Verilen görev a ▸
Aşağıdaki satırlarda "Please arrange" ifadesini içeren satırdan başlayıp "Answer: the yellow" ifadesini içeren satırla biten bölümü, "Please arrange" yerine "Please sort" koyarak değiştirir misin? Geri kalan her şey aynı kalsın.

Seçilen alıntı ▸
********************
Daha konsantre hale getirerek az yer tutması bir avantajdır. Ama HACMİ KÜÇÜLSE DE O ATIĞIN TEHLİKE DEĞERİ AYNIDIR. Bir başka deyişle atıkla birlikte riskler de konsantre hale getirilmiş olur!

Depolama konusunda kaçış olmayan bazı atıklar mevcuttur! Pil, akü ve elektronik devreler bu kapsamdaki tehlikeli atıklardır. Bunların kentler arasında taşınması ne yazık ki Türk yasalarında serbesttir. Her belediye kendi evsel pilini ve aküsünü depolamalıdır. Bu tür atıkların binlerce tonunun bir noktaya depolanması, hem stratejik değildir. (Bu konuda; Avrupa Birliği Çevre Komisyonuna (2006) ve T.C. Çevre ve Orman Bakanlığına (2002) verilmiş mevzuat teklifleri bulunmaktadır.) Hem de işletmenin faaliyeti terk etmesi durumunda, depolanmış atıktan kaynaklanan riskin ne olacağı belli değildir.

SONUÇ OLARAK:
İşletmenin, mevcut plan dahilinde gerçekleştirilmesi durumunda;

1- Atık nakil araçlarının çoğunun Çorlu şehir merkezinden geçmesi gerekmektedir.
********************
Verilen görev b ▸
Yukarıdaki tehlikeli atıkların depolanmasıyla ilgili metnin devamını yazar mısın?

(Koleksiyon girdileri)
********************
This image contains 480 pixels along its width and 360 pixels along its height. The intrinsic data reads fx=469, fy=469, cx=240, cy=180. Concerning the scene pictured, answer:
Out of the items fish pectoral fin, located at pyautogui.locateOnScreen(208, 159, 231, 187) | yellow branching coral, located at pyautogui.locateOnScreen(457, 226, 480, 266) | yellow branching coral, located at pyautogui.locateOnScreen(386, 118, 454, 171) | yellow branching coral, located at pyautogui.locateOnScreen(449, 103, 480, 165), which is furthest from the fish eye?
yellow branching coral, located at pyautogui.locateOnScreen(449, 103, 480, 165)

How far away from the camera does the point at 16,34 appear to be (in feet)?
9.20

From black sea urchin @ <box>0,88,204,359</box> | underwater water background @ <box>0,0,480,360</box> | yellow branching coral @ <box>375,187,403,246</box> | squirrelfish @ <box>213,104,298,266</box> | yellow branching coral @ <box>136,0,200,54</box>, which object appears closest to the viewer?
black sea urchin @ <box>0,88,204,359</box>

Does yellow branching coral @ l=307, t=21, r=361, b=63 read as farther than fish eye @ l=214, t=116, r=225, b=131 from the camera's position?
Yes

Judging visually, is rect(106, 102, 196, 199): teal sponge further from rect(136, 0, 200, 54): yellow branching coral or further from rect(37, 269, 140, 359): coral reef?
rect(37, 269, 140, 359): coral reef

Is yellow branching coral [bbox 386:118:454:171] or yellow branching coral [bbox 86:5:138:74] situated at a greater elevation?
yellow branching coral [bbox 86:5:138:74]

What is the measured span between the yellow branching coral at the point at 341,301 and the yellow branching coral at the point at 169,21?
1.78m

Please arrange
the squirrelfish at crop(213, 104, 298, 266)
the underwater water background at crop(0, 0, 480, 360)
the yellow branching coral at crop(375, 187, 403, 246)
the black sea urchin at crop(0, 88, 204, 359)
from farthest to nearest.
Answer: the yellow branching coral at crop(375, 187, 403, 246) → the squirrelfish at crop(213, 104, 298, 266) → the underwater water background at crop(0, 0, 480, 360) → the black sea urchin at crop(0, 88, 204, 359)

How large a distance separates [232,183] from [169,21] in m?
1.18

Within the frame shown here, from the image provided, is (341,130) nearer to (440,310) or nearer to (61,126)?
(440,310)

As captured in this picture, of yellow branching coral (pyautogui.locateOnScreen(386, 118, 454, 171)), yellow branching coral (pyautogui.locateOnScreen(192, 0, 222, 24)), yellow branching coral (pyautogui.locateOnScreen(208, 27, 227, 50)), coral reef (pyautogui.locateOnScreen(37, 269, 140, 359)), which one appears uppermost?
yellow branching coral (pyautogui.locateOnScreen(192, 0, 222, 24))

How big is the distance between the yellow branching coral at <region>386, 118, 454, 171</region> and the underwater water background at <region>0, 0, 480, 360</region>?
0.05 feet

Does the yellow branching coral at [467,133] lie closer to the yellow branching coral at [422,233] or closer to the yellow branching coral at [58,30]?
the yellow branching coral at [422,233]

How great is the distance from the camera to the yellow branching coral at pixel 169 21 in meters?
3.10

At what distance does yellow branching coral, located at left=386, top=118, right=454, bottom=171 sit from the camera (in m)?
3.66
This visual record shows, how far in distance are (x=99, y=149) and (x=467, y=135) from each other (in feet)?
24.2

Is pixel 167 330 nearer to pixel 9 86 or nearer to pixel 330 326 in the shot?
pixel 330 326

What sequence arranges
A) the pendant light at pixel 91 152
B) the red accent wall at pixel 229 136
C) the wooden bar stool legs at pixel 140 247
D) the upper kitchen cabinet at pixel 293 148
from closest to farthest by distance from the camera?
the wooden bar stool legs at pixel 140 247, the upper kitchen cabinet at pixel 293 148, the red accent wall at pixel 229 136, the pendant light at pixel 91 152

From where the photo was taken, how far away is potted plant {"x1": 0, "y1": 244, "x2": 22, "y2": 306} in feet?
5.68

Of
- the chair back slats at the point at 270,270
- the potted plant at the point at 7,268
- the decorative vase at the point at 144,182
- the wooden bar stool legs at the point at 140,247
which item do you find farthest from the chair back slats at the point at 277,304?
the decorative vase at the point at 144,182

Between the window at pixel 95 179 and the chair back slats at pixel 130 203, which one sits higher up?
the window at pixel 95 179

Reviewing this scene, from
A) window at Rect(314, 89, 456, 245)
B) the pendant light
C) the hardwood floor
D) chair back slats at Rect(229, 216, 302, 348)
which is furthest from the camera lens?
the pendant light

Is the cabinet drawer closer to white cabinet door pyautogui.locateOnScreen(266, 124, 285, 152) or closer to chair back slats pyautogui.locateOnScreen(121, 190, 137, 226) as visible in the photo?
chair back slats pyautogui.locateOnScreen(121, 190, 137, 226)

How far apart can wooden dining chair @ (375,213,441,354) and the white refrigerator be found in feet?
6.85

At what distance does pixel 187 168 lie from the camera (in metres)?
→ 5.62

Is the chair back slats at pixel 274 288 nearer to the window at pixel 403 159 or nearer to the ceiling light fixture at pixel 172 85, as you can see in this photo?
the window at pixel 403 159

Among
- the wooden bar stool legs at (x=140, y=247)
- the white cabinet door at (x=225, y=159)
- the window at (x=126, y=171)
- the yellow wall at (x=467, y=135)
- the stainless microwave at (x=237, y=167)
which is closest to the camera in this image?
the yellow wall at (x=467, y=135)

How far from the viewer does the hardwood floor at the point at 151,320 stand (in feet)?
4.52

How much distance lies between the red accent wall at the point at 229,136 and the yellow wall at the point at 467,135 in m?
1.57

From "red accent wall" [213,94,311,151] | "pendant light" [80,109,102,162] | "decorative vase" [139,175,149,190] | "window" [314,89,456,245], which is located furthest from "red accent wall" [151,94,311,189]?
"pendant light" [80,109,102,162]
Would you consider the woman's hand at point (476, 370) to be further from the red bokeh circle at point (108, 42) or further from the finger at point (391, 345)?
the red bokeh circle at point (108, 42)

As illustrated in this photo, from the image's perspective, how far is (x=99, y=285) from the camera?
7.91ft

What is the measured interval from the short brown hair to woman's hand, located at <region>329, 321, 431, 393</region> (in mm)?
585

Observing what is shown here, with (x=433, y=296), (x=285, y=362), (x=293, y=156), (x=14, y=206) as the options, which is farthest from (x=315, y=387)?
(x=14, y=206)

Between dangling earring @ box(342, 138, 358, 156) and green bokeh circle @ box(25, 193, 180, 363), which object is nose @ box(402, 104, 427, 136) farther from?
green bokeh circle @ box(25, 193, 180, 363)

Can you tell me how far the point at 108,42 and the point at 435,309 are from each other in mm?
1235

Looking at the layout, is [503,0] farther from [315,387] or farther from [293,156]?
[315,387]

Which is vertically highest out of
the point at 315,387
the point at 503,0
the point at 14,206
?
********************
Sonuç a ▸
Please sort
the squirrelfish at crop(213, 104, 298, 266)
the underwater water background at crop(0, 0, 480, 360)
the yellow branching coral at crop(375, 187, 403, 246)
the black sea urchin at crop(0, 88, 204, 359)
from farthest to nearest.
Answer: the yellow branching coral at crop(375, 187, 403, 246) → the squirrelfish at crop(213, 104, 298, 266) → the underwater water background at crop(0, 0, 480, 360) → the black sea urchin at crop(0, 88, 204, 359)

Sonuç b ▸
2- Atıklar birinci derece tarım arazisine depolanacaktır. Tesis sadece 49 yıllığına kiralanmış olsa da; arazi birkaç bin yıl boyunca atıklarla enfekte kalacaktır. Ağır metal ve toksinlerin depolanması durumunda bu mundarlık süresi çok daha fazladır.
3- Bu tür atık depolama yapan tüm işletmeciler, tesislerin faaliyetine son verilmesi durumda yapılacakları da projelerinde açıklamak durumundadırlar.
4- Söz konusu proje ile benzeşen amaçlar için Çorlu ilçesinde çeşitli mevkilerde Maliye Hazinesine ait bazı (50-100 bin m2) arazileri aynı yöntemle 49 yıllığına kiralama girişimleri bulunmaktadır.

ONAY MAKAMI DURUMUNDAKİ KURUMLARA ÇAĞRIM:
Faaliyetin terkini de göz önüne alan taahhüt sözleşmeleri yapmadan bu tür onaylara niyetlenmesinler. Kaldı ki konuyla ilgili tüm yasa ve yönetmelikler aynı makamlar aracılığı ile oluşturulmaktadır.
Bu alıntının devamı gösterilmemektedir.